* Begin *

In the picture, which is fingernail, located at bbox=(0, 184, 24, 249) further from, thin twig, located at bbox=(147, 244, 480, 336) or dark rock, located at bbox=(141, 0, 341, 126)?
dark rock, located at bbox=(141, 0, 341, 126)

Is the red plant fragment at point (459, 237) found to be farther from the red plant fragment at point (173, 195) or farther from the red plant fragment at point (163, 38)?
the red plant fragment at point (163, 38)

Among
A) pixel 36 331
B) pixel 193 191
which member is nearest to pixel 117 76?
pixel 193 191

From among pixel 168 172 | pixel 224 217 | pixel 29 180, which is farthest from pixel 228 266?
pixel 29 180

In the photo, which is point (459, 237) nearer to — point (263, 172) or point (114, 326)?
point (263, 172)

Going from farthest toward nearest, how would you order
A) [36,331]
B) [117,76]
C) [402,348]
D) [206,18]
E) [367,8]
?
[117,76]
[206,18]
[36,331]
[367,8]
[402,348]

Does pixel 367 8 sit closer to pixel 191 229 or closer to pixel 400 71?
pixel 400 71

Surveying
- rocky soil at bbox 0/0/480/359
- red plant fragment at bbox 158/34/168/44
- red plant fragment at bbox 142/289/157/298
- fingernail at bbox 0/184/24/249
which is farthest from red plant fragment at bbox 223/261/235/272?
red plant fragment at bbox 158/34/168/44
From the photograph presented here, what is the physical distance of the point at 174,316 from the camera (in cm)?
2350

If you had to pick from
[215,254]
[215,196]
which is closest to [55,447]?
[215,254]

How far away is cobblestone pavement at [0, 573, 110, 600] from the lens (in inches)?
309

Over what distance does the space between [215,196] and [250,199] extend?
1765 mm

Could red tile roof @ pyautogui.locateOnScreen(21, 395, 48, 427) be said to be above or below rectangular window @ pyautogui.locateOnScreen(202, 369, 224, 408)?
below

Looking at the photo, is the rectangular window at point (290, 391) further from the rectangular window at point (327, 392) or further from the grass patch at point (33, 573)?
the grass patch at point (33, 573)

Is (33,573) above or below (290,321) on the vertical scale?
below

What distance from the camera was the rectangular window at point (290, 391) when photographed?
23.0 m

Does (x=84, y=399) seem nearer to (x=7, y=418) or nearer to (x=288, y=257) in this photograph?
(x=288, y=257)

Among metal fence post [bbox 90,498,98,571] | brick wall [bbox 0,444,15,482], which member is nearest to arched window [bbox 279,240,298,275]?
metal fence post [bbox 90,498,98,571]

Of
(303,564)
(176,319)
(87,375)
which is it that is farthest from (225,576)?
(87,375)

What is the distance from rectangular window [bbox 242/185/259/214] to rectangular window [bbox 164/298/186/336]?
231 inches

* End *
* Begin *

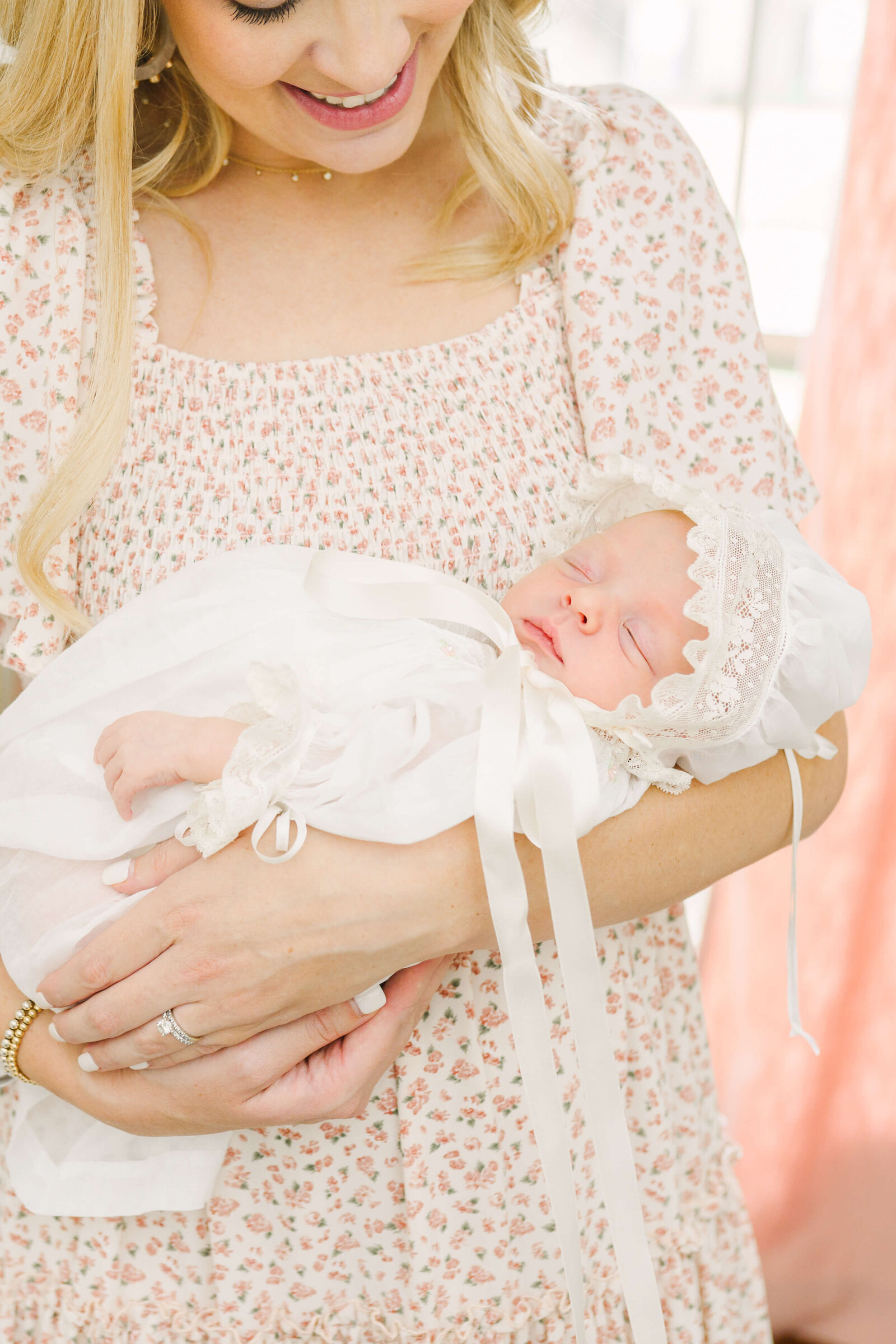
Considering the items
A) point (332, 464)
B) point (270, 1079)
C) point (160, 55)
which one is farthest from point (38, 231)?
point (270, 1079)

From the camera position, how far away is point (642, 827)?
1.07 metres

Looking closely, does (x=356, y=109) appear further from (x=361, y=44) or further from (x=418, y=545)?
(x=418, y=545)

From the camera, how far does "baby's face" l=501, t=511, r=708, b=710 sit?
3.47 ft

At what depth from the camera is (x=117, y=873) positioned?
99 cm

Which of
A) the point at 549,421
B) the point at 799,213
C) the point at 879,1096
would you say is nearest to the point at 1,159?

* End *

Your objective
Show every line of the data above that contains the word "Looking". Case counts.

Result of this task
Looking at the photo, is the rectangular window at point (290, 391) further from the rectangular window at point (327, 392) or further from the grass patch at point (33, 573)?
Looking closely, does (x=356, y=109) appear further from (x=361, y=44) or further from (x=418, y=545)?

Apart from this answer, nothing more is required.